Practical Mardi Gras Challenge #2- What I Did With the Large Stash of Pumpkin in My Freezer

Not just for Halloween anymore. 

Technically, this is only what I did with one bag of the pumpkin. I've still got three more of those suckers to get through. Each bag has about a gallon of pumpkin puree in it.

The pumpkin originated as Halloween decorations in the halls of the high school where my husband teaches. After the holiday had come and gone, he brought them home for me, and I cranked up the stove and processed it by peeling it, dicing it up, threw it in a pot, added a little water, and steamed/boiled it until it was soft.

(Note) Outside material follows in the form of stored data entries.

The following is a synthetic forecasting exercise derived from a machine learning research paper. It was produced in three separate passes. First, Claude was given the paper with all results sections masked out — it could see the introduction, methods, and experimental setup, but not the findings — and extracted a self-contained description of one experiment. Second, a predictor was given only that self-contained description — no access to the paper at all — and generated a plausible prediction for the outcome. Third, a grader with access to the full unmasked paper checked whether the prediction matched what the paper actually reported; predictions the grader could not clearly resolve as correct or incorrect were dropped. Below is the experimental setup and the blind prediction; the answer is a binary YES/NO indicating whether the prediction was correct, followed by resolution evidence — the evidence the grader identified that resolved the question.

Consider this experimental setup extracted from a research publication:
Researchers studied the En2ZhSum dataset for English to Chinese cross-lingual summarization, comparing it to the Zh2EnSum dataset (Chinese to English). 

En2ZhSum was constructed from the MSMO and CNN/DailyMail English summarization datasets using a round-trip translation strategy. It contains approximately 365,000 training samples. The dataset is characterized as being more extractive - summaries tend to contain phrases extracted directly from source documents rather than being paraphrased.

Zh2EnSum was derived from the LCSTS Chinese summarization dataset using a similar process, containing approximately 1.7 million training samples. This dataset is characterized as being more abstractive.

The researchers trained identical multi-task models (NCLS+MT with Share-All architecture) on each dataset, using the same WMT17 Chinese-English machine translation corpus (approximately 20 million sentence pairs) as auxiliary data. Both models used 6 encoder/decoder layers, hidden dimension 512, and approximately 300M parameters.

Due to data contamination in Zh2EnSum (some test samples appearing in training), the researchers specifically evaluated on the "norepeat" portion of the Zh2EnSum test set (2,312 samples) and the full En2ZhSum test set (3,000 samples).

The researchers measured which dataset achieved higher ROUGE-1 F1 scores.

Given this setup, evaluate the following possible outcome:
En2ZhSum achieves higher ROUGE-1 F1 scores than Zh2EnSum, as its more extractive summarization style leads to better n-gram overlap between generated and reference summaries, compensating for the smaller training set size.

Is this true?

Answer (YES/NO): YES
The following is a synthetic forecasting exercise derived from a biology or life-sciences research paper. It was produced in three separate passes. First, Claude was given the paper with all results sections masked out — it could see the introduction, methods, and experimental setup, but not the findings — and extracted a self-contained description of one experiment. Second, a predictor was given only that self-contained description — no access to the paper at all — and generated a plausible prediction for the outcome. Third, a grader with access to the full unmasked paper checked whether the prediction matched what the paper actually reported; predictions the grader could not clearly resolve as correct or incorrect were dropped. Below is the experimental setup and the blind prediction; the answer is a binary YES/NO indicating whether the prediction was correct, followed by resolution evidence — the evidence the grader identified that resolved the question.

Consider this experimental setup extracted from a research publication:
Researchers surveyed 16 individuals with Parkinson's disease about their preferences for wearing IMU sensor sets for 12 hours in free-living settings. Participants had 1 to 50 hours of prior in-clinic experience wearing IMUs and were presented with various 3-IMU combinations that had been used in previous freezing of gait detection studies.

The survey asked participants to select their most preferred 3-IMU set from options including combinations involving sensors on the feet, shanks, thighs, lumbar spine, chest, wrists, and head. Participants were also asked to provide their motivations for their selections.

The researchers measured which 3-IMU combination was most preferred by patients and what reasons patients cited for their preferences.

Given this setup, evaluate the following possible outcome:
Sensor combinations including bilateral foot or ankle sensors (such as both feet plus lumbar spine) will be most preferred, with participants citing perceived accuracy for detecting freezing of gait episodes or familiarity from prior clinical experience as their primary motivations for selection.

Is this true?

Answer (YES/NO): NO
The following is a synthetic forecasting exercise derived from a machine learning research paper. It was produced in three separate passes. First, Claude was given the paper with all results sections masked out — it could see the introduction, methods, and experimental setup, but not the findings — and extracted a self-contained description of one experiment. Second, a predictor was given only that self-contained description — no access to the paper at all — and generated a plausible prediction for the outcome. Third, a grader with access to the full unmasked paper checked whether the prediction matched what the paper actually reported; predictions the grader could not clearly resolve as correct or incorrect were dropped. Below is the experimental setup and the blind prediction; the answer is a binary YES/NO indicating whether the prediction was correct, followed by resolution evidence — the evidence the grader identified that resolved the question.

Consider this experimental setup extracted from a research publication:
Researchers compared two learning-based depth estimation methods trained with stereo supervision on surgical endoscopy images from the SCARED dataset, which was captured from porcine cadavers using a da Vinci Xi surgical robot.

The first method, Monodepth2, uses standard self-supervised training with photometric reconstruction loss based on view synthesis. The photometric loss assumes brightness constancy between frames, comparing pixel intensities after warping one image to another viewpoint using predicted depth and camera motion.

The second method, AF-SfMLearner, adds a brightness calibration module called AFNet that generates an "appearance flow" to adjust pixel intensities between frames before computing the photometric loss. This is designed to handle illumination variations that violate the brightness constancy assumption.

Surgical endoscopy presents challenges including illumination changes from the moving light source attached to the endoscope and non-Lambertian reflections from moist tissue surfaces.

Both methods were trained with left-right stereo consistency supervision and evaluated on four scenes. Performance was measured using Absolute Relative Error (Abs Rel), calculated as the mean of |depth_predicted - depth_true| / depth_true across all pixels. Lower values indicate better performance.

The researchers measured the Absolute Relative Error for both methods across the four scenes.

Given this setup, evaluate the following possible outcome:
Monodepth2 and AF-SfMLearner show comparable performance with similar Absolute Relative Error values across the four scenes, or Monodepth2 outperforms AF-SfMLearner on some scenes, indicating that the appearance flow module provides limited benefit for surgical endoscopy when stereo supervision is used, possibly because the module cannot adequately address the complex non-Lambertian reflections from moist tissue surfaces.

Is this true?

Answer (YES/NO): NO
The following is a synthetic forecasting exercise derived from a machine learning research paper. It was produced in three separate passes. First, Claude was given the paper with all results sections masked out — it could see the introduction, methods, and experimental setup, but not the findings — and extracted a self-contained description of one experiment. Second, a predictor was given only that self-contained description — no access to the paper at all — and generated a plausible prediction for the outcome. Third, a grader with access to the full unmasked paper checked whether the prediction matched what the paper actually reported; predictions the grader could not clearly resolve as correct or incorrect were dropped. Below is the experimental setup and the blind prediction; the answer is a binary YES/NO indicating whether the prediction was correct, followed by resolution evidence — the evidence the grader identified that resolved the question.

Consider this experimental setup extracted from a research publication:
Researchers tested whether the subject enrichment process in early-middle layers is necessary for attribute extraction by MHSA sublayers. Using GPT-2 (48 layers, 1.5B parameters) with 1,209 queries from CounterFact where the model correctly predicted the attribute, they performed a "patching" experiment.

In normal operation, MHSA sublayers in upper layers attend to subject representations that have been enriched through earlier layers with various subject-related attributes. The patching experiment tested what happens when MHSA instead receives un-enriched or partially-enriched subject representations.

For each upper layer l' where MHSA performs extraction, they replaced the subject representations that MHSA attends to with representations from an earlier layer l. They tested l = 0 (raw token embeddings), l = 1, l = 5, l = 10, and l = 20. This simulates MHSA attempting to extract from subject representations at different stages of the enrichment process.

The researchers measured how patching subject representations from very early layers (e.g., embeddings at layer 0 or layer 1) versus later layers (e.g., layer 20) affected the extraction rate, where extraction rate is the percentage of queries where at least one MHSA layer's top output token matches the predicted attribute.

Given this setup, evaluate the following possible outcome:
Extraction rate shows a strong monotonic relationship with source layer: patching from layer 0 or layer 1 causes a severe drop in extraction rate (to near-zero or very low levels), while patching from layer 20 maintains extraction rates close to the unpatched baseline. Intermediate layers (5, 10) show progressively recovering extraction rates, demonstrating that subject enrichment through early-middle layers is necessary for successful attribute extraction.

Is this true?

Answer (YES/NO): NO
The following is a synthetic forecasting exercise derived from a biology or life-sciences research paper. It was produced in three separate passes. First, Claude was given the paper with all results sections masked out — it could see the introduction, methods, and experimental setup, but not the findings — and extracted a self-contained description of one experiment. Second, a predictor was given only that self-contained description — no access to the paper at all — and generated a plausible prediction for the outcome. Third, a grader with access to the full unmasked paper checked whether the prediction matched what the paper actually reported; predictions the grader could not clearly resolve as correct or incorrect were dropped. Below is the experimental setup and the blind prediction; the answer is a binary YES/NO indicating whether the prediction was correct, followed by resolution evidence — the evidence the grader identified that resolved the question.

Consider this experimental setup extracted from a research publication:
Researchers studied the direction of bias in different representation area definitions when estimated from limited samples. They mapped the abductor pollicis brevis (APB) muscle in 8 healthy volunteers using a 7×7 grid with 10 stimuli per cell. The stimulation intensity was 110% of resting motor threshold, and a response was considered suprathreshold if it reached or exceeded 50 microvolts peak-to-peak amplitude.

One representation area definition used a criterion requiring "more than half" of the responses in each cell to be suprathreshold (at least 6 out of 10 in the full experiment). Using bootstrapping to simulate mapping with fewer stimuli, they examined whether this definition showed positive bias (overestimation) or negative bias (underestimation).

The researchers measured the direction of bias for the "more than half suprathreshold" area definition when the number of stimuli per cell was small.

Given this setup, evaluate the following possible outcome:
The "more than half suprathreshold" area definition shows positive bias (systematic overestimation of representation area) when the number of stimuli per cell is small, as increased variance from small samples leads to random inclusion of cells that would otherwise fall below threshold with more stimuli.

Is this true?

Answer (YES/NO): NO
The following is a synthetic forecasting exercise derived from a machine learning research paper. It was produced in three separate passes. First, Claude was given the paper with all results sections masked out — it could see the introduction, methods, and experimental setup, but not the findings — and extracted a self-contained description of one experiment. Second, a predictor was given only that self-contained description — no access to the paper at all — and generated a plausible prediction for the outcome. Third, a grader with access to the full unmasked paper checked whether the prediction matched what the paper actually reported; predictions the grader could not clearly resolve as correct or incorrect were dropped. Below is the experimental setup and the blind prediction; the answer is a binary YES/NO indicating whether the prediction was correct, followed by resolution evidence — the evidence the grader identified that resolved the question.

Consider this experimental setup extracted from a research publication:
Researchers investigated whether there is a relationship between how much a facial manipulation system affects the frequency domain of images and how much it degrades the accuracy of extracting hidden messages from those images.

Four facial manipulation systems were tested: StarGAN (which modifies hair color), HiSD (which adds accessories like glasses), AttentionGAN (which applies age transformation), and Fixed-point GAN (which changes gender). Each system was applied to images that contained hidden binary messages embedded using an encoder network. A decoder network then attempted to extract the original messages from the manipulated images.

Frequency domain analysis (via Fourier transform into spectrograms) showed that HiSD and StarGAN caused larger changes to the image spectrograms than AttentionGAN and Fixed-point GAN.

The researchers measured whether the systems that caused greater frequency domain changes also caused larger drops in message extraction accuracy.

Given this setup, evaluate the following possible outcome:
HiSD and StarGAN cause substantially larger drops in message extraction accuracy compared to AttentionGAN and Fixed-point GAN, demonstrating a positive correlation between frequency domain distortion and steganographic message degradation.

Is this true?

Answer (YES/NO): YES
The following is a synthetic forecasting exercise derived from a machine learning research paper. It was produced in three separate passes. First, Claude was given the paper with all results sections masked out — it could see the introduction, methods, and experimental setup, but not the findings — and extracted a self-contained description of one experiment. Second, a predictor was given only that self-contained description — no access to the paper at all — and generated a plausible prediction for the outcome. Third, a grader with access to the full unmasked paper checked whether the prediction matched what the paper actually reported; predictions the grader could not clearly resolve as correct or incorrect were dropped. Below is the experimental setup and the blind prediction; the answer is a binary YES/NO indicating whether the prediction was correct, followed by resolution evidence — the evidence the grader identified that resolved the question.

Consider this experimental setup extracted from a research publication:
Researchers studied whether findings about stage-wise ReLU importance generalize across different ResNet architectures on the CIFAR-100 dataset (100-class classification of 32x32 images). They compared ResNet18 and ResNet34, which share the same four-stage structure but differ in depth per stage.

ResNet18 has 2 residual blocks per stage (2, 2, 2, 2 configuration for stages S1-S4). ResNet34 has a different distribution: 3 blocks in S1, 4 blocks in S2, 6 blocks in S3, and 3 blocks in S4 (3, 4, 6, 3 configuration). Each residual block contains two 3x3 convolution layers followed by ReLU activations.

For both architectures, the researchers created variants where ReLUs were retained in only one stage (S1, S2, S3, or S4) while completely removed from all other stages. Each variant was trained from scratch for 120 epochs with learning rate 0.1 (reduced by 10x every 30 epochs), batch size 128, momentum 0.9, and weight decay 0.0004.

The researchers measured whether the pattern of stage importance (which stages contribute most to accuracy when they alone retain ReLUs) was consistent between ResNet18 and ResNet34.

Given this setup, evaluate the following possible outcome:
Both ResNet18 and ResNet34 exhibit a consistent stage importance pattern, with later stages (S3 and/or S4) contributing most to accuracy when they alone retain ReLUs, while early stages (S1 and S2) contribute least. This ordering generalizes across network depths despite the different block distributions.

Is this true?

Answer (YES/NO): NO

I used a stick blender to get it to the consistency I needed, then ladled it into gallon ziplock bags and laid them in the freezer, where they languished.  

Last week, I finally got a bag of the stuff out of my freezer. 


Look at it. Sitting there all smug. "Use me up. I dare ya." 

The bag sat in my fridge in a big blue bowl for about a week while I used it up. It took up a lot of space-- I was very happy when I finally finished it. 

I made a LOT of muffins. So many muffins. Muffins in spades. 



We eat them pretty often for breakfast, so it wasn't too hard to work this into my normal cooking routine. 

The recipe I use isn't nearly as sweet as the 'muffins' you find in coffee shops (those are just huge cupcakes without frosting). My muffins generally have dried fruit, veggie puree and/or nuts, and I sweeten them by substituting a big spoonful of honey or a mashed overripe banana (we usually have a supply of these in the freezer) instead of using refined sugar. I make them at least once a week for breakfast, and serve them alongside some scrambled or fried eggs for protein. We usually eat them with just butter, but since the sweetness isn't as strong with this recipe as it is for others, they'd also be lovely with honey or jam. 

This particular batch had  blueberries in it. Quite good with pumpkin, actually. 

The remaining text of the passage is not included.